» **THE RECORDS**

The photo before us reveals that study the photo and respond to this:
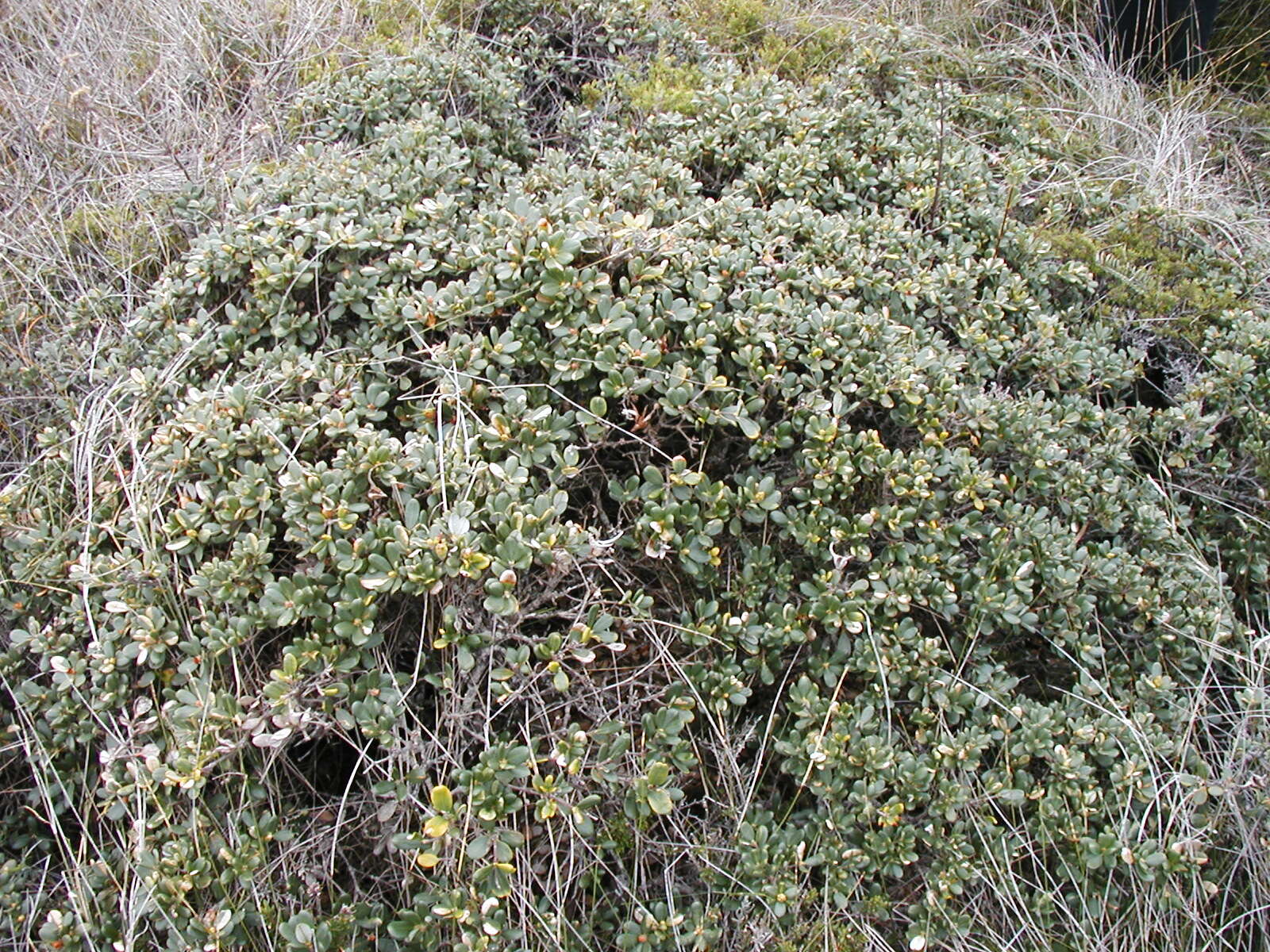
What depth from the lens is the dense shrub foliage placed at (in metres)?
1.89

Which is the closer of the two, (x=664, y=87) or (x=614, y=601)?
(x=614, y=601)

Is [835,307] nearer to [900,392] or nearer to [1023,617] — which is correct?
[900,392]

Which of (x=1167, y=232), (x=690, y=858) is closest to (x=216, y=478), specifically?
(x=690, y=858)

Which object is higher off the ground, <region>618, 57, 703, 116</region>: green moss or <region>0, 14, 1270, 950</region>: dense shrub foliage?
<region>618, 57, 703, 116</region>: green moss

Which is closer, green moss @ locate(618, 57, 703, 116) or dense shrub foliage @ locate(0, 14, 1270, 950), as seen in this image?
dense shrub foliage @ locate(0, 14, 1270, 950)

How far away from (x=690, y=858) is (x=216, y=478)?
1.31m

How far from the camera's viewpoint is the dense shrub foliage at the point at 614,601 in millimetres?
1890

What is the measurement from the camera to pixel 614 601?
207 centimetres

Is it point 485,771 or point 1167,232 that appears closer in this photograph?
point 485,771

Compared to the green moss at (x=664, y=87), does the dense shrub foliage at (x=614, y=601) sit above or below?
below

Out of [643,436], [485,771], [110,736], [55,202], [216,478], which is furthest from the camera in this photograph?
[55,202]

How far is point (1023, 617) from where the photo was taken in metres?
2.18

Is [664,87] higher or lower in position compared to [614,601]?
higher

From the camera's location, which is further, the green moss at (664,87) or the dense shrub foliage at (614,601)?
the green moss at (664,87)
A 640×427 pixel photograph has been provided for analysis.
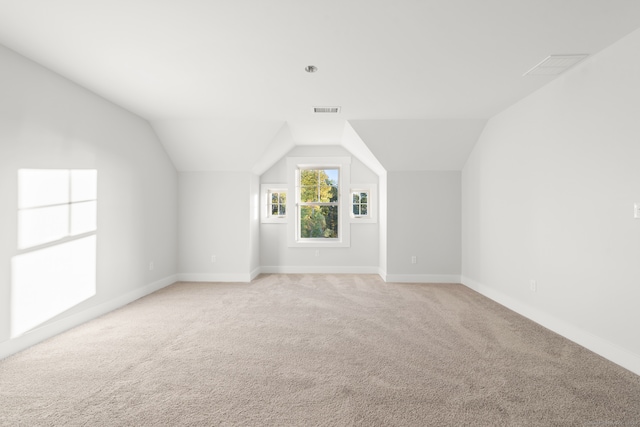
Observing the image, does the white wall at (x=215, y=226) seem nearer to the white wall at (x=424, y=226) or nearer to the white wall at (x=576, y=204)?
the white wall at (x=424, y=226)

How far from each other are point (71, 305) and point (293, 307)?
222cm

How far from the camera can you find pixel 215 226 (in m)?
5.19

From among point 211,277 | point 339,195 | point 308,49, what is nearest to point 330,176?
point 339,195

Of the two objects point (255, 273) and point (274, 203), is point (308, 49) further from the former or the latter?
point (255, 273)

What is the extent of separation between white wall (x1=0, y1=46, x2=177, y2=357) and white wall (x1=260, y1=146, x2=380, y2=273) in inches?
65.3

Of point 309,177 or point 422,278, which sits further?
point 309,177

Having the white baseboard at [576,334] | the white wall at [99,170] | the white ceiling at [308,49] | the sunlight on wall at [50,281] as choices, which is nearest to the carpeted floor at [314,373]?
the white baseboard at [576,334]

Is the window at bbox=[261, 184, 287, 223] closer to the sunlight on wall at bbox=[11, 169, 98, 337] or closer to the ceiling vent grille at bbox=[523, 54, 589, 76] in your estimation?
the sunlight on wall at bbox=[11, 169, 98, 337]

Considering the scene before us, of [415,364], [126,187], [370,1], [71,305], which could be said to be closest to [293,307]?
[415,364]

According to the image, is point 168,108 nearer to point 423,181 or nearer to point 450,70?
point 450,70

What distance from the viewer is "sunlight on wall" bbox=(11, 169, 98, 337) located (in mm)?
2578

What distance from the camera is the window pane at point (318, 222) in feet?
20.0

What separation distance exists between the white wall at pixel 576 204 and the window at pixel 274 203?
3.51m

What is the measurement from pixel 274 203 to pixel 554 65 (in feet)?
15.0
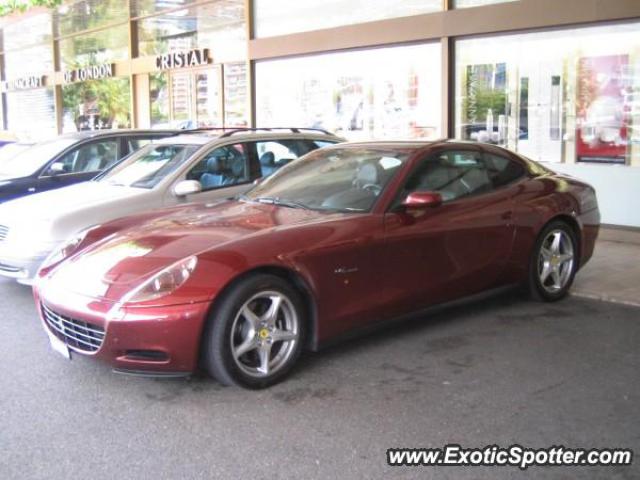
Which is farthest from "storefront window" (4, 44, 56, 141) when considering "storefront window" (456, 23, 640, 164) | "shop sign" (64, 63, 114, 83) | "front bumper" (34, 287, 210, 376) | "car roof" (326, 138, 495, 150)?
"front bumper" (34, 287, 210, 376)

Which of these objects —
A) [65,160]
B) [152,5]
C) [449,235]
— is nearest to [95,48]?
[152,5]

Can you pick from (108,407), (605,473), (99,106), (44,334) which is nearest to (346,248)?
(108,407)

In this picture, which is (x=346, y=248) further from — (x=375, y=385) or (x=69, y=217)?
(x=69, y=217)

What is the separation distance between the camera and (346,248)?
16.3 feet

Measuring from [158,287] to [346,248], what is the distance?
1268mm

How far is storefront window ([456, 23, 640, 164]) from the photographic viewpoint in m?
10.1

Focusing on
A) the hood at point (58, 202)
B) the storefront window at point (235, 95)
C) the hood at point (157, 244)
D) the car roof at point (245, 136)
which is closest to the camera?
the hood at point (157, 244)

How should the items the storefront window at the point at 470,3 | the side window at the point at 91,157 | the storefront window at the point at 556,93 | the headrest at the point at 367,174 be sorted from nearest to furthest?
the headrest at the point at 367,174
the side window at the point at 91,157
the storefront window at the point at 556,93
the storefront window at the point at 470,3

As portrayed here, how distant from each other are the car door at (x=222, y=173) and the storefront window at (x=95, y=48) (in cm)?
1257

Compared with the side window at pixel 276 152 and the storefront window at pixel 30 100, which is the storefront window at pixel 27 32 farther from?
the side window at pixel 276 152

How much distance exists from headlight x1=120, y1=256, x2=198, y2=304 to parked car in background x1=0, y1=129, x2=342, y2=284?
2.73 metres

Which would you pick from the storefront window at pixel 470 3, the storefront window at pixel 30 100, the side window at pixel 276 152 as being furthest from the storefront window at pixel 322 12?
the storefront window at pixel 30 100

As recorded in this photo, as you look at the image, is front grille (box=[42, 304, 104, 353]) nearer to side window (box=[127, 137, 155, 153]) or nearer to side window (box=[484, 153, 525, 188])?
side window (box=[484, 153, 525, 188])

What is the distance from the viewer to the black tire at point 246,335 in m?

» **THE REQUEST**
Rewrite all of the data above, changing "headlight" to "head lamp" wherever it occurs and leaving everything else the same. Leave the pictures out.

» **SOLUTION TO THIS PROBLEM**
The photo before us reveals that study the photo and respond to this:
What depth from the lens is the dense shrub foliage placed at (in metres)?
1.89

Which is the closer of the two, (x=664, y=87) or (x=614, y=601)?
(x=614, y=601)

Is [835,307] nearer to [900,392] or nearer to [1023,617] — which is correct?
[900,392]

Which of (x=1167, y=232), (x=690, y=858) is closest to (x=216, y=478), specifically?
(x=690, y=858)

Which object is higher off the ground, <region>618, 57, 703, 116</region>: green moss or <region>0, 14, 1270, 950</region>: dense shrub foliage?
<region>618, 57, 703, 116</region>: green moss

Which is closer, green moss @ locate(618, 57, 703, 116) or dense shrub foliage @ locate(0, 14, 1270, 950), as seen in this image?
dense shrub foliage @ locate(0, 14, 1270, 950)

How far away from (x=690, y=858) is (x=216, y=478)?
1.31m

How far from the camera's viewpoint is the dense shrub foliage at the point at 614,601 in millimetres?
1890

What is the measurement from the camera to pixel 614 601?
207 centimetres

Is it point 485,771 or point 1167,232 that appears closer in this photograph?
point 485,771

Compared to the green moss at (x=664, y=87), does the dense shrub foliage at (x=614, y=601) sit above or below?
below

Out of [643,436], [485,771], [110,736], [55,202], [216,478], which is furthest from the camera in this photograph?
[55,202]

How far is point (1023, 617) from where the photo was taken in metres?
2.18

Is [664,87] higher or lower in position compared to [614,601]?
higher

From the camera's location, which is further, the green moss at (664,87) or the dense shrub foliage at (614,601)?
the green moss at (664,87)
A 640×427 pixel photograph has been provided for analysis.
Observing the image, does the white wall at (x=215, y=226) seem nearer to the white wall at (x=424, y=226) or nearer to the white wall at (x=576, y=204)?
the white wall at (x=424, y=226)

How far from each other are point (71, 305) and point (293, 307)?
222cm

How far from the camera can you find pixel 215 226 (in m)?
5.19

From among point 211,277 | point 339,195 | point 308,49, what is nearest to point 330,176?
point 339,195

Of the two objects point (255, 273) and point (274, 203), is point (308, 49) further from the former or the latter?
point (255, 273)

What is the extent of separation between white wall (x1=0, y1=46, x2=177, y2=357) and white wall (x1=260, y1=146, x2=380, y2=273) in inches?
65.3

Of point 309,177 or point 422,278, which sits further?
point 309,177

Having the white baseboard at [576,334] | the white wall at [99,170] | the white ceiling at [308,49] | the sunlight on wall at [50,281] as choices, which is nearest to the carpeted floor at [314,373]?
the white baseboard at [576,334]

Is the window at bbox=[261, 184, 287, 223] closer to the sunlight on wall at bbox=[11, 169, 98, 337] or closer to the ceiling vent grille at bbox=[523, 54, 589, 76] in your estimation?
the sunlight on wall at bbox=[11, 169, 98, 337]

Considering the scene before us, of [415,364], [126,187], [370,1], [71,305], which could be said to be closest to [293,307]?
[415,364]

According to the image, is point 168,108 nearer to point 423,181 or nearer to point 450,70?
point 450,70

What distance from the viewer is "sunlight on wall" bbox=(11, 169, 98, 337) located (in mm)?
2578

What distance from the camera is the window pane at point (318, 222) in feet?
20.0

What separation distance exists between the white wall at pixel 576 204 and the window at pixel 274 203?
3.51m

What is the measurement from pixel 274 203 to pixel 554 65 (in feet)?
15.0
Which is farthest from "storefront window" (4, 44, 56, 141) when considering "storefront window" (456, 23, 640, 164) | "shop sign" (64, 63, 114, 83) | "front bumper" (34, 287, 210, 376) | "car roof" (326, 138, 495, 150)?
"front bumper" (34, 287, 210, 376)

Which of these objects —
A) [65,160]
B) [152,5]
C) [449,235]
— is nearest to [95,48]?
[152,5]

Can you pick from (108,407), (605,473), (99,106), (44,334) which is nearest to (346,248)?
(108,407)

In this picture, which is (x=346, y=248) further from — (x=375, y=385) or (x=69, y=217)?
(x=69, y=217)

What is the separation distance between the camera and (346,248)?
16.3 feet

Measuring from [158,287] to [346,248], what is the distance?
1268mm

How far is storefront window ([456, 23, 640, 164]) from the photographic viewpoint in m?
10.1

Focusing on
A) the hood at point (58, 202)
B) the storefront window at point (235, 95)
C) the hood at point (157, 244)
D) the car roof at point (245, 136)
which is closest to the camera?
the hood at point (157, 244)

How should the items the storefront window at the point at 470,3 | the side window at the point at 91,157 | the storefront window at the point at 556,93 | the headrest at the point at 367,174 be sorted from nearest to furthest?
the headrest at the point at 367,174
the side window at the point at 91,157
the storefront window at the point at 556,93
the storefront window at the point at 470,3

As portrayed here, how distant from each other are the car door at (x=222, y=173) and the storefront window at (x=95, y=48) (in cm)?
1257

Compared with the side window at pixel 276 152 and the storefront window at pixel 30 100, which is the storefront window at pixel 27 32 farther from?
the side window at pixel 276 152

How much distance exists from head lamp x1=120, y1=256, x2=198, y2=304 to parked car in background x1=0, y1=129, x2=342, y2=284?
2.73 metres

Which would you pick from the storefront window at pixel 470 3, the storefront window at pixel 30 100, the side window at pixel 276 152 as being furthest from the storefront window at pixel 322 12?
the storefront window at pixel 30 100

As recorded in this photo, as you look at the image, is front grille (box=[42, 304, 104, 353]) nearer to side window (box=[127, 137, 155, 153]) or nearer to side window (box=[484, 153, 525, 188])?
side window (box=[484, 153, 525, 188])

What is the distance from the viewer to the black tire at point 246,335 in m?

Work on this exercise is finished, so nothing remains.